- **Problem to solve**
Only the pictures are to be left out; return the rest of the data exactly as it stands.

*** Opening of Provided data ***

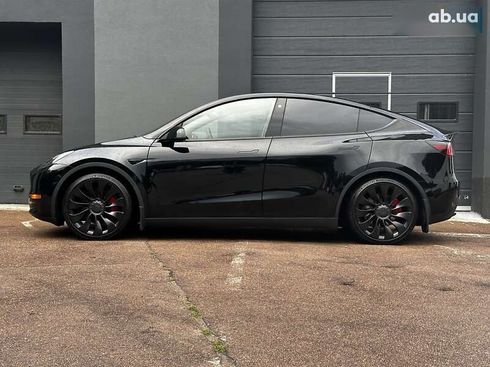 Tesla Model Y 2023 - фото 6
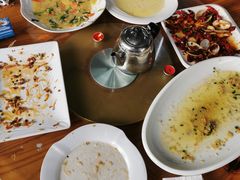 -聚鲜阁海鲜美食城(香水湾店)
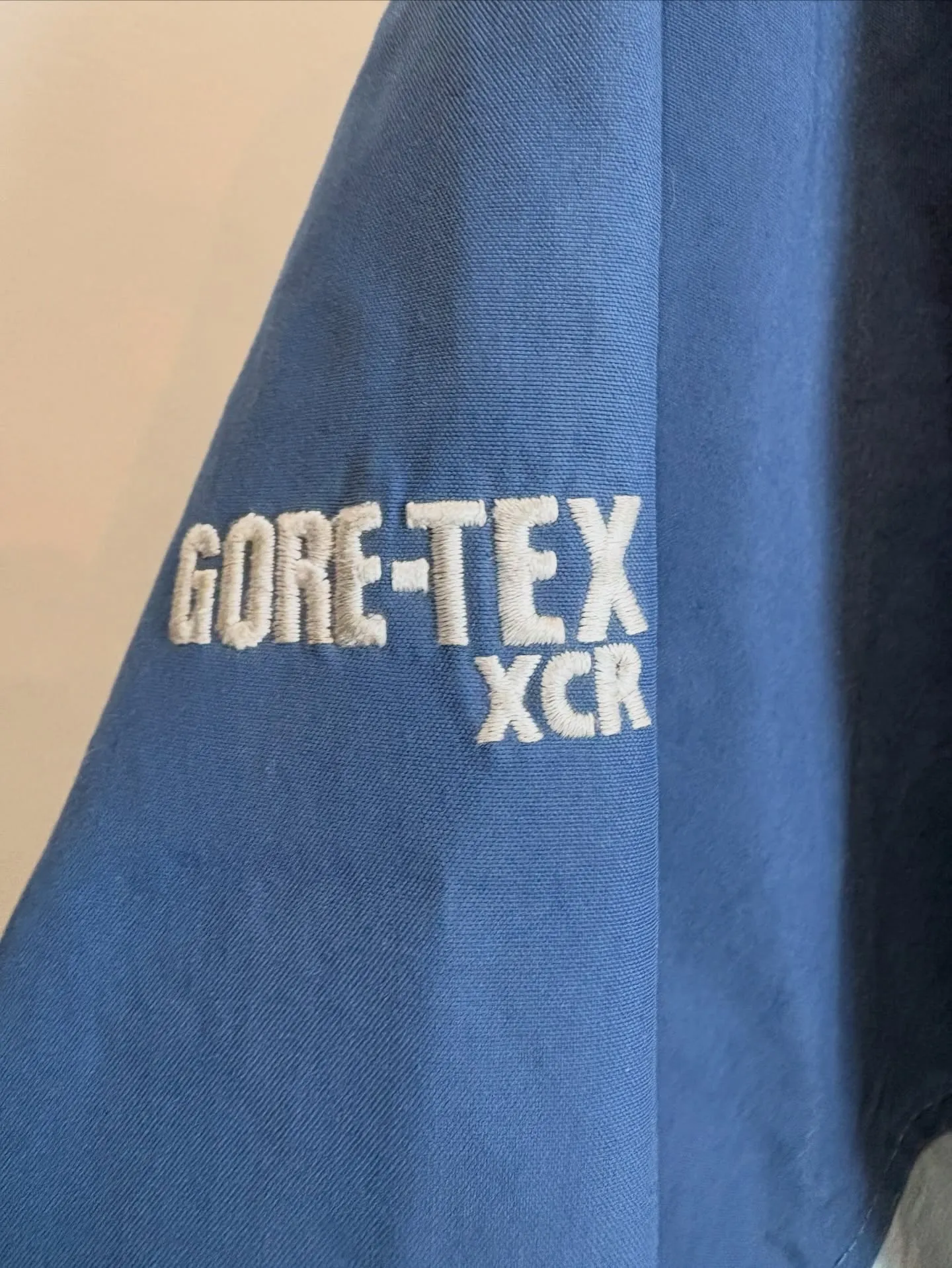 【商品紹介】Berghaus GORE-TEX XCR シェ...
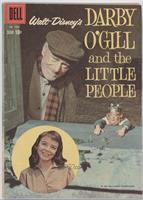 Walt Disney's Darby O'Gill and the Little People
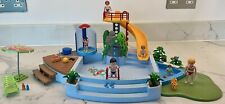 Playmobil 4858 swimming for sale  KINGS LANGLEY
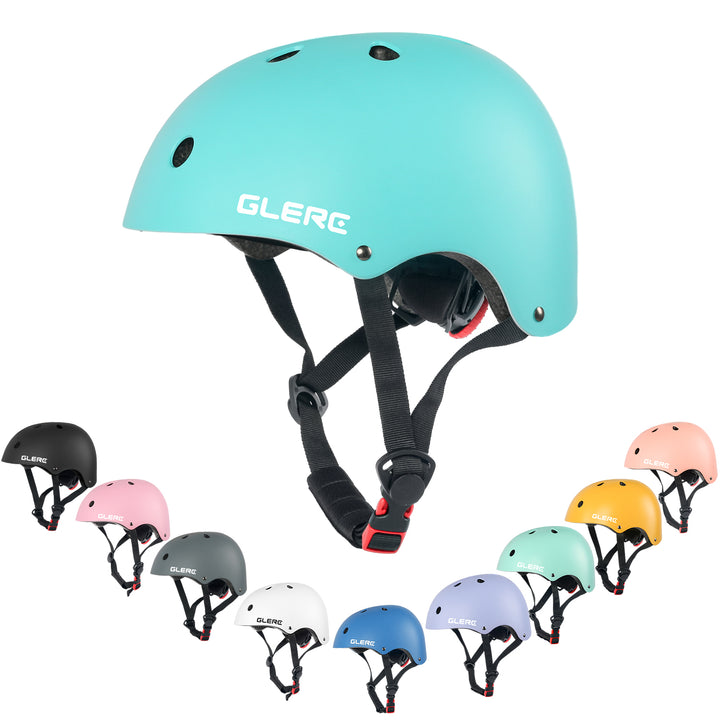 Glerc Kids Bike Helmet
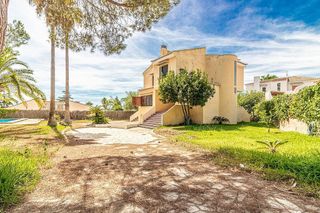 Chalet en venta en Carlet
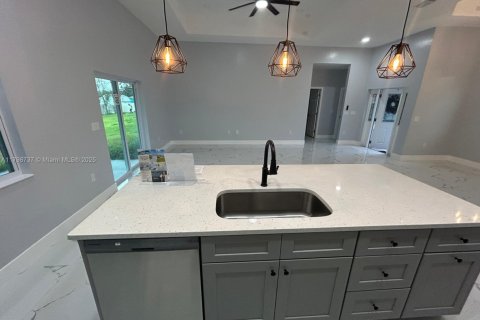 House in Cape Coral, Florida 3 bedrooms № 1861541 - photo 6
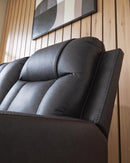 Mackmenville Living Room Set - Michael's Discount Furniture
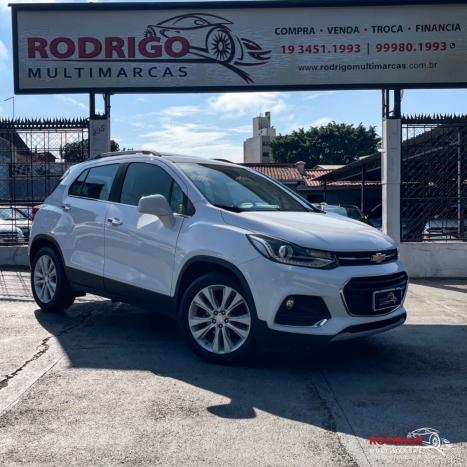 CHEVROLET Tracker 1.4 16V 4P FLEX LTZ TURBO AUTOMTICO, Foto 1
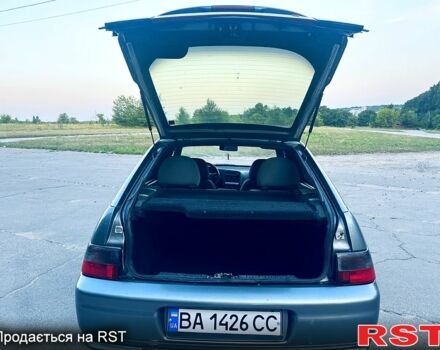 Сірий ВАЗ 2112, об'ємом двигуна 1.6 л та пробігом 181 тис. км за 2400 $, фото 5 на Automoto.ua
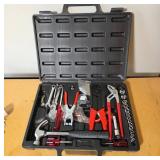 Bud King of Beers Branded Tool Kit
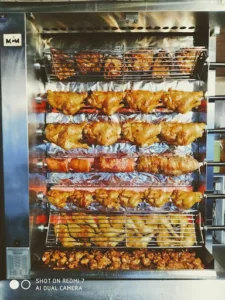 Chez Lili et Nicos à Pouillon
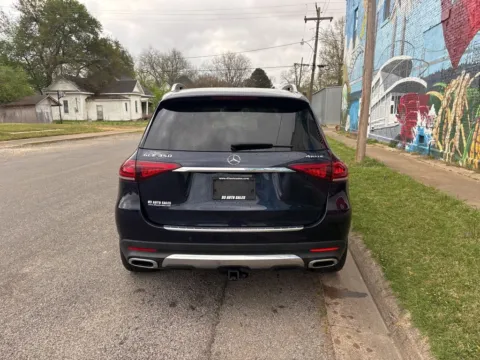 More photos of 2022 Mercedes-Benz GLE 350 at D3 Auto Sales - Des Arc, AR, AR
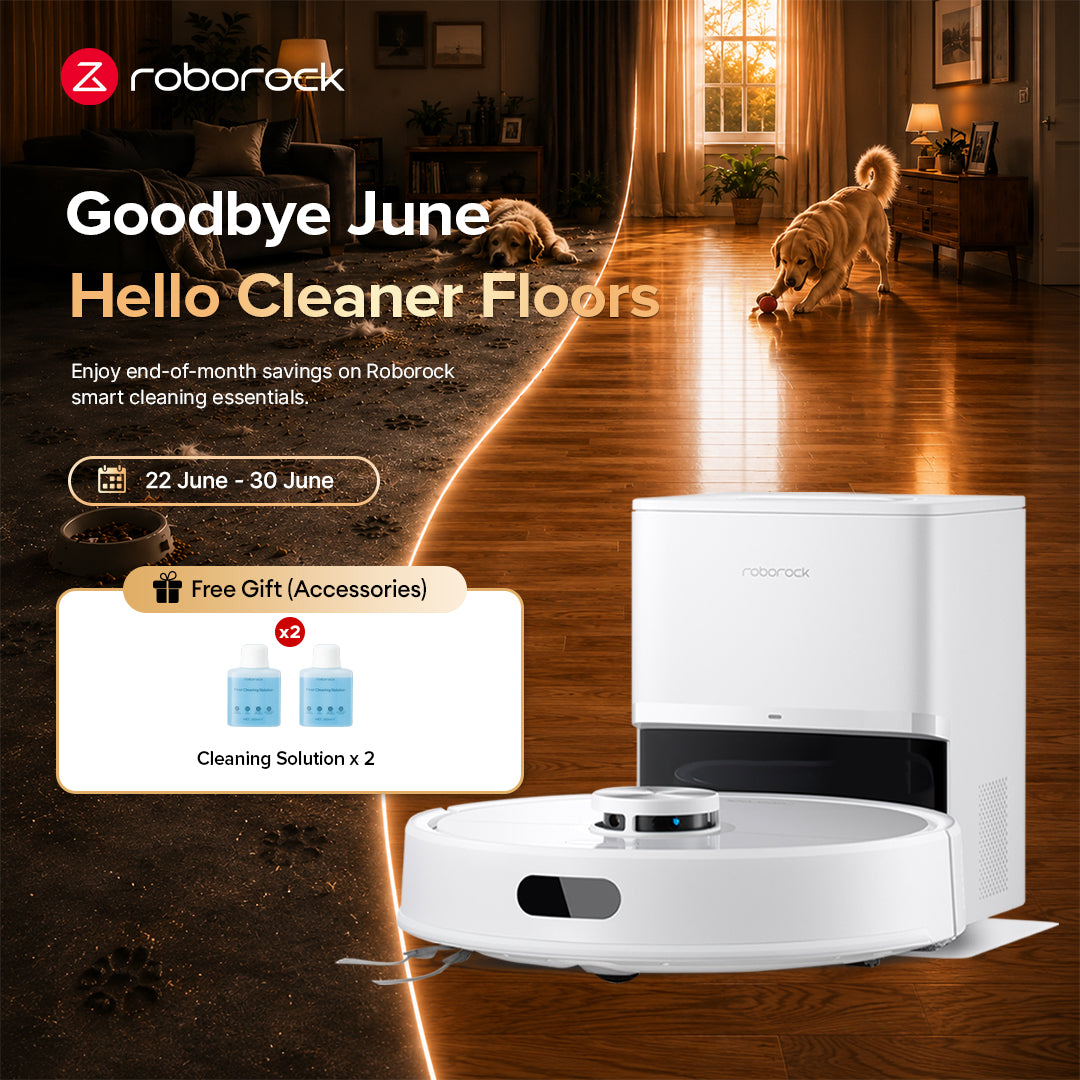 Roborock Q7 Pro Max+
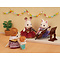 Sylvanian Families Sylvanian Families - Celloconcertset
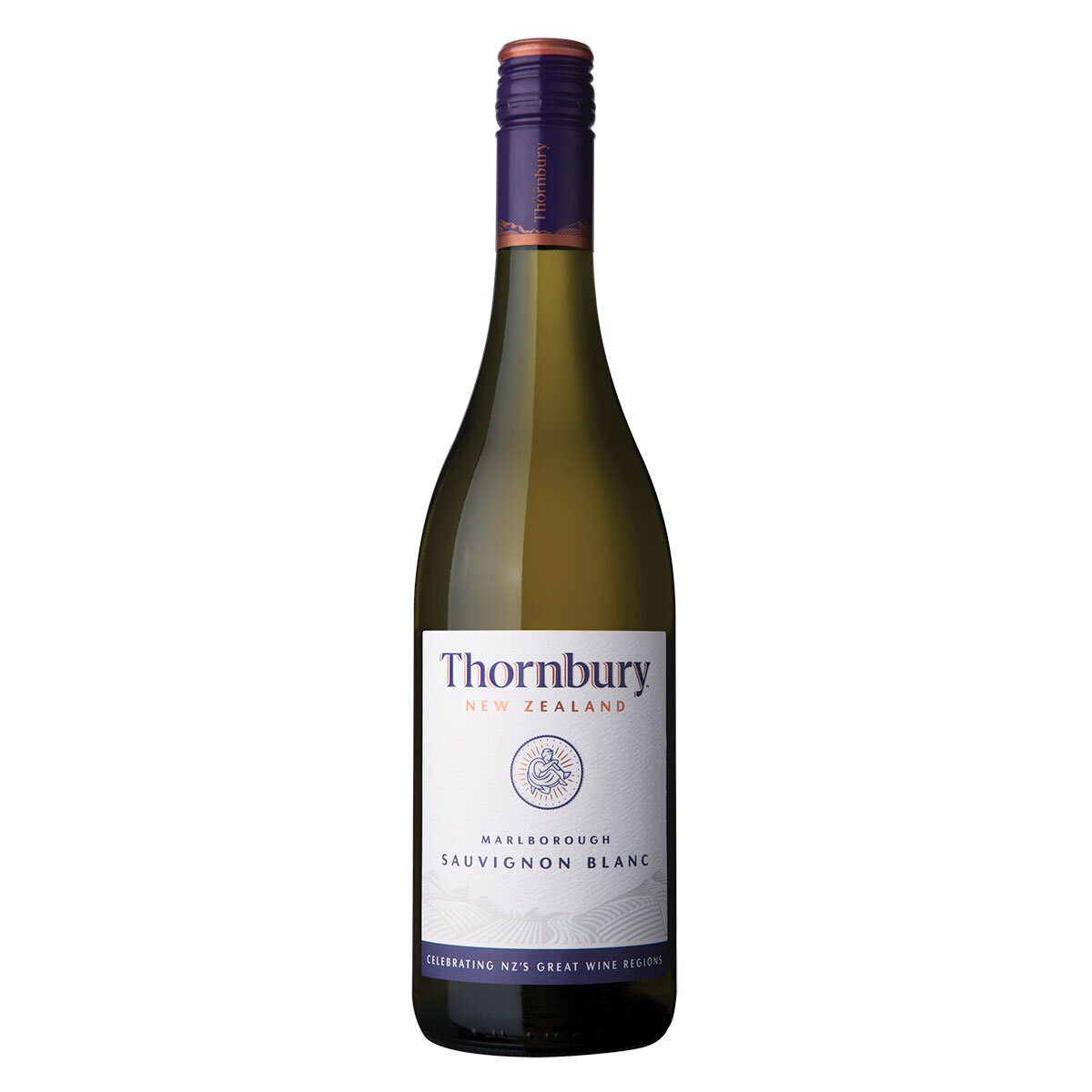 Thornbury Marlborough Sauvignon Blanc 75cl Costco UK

*** Close of Provided data ***

- **Exercise response**
 Tesla Model Y 2023 - фото 6
 -聚鲜阁海鲜美食城(香水湾店)
 【商品紹介】Berghaus GORE-TEX XCR シェ...
 Walt Disney's Darby O'Gill and the Little People
 Playmobil 4858 swimming for sale  KINGS LANGLEY
 Glerc Kids Bike Helmet
 Chalet en venta en Carlet
 House in Cape Coral, Florida 3 bedrooms № 1861541 - photo 6
 Mackmenville Living Room Set - Michael's Discount Furniture
 CHEVROLET Tracker 1.4 16V 4P FLEX LTZ TURBO AUTOMTICO, Foto 1
 Сірий ВАЗ 2112, об'ємом двигуна 1.6 л та пробігом 181 тис. км за 2400 $, фото 5 на Automoto.ua
 Bud King of Beers Branded Tool Kit
 Chez Lili et Nicos à Pouillon
 More photos of 2022 Mercedes-Benz GLE 350 at D3 Auto Sales - Des Arc, AR, AR
 Roborock Q7 Pro Max+
 Sylvanian Families Sylvanian Families - Celloconcertset
 Thornbury Marlborough Sauvignon Blanc 75cl Costco UK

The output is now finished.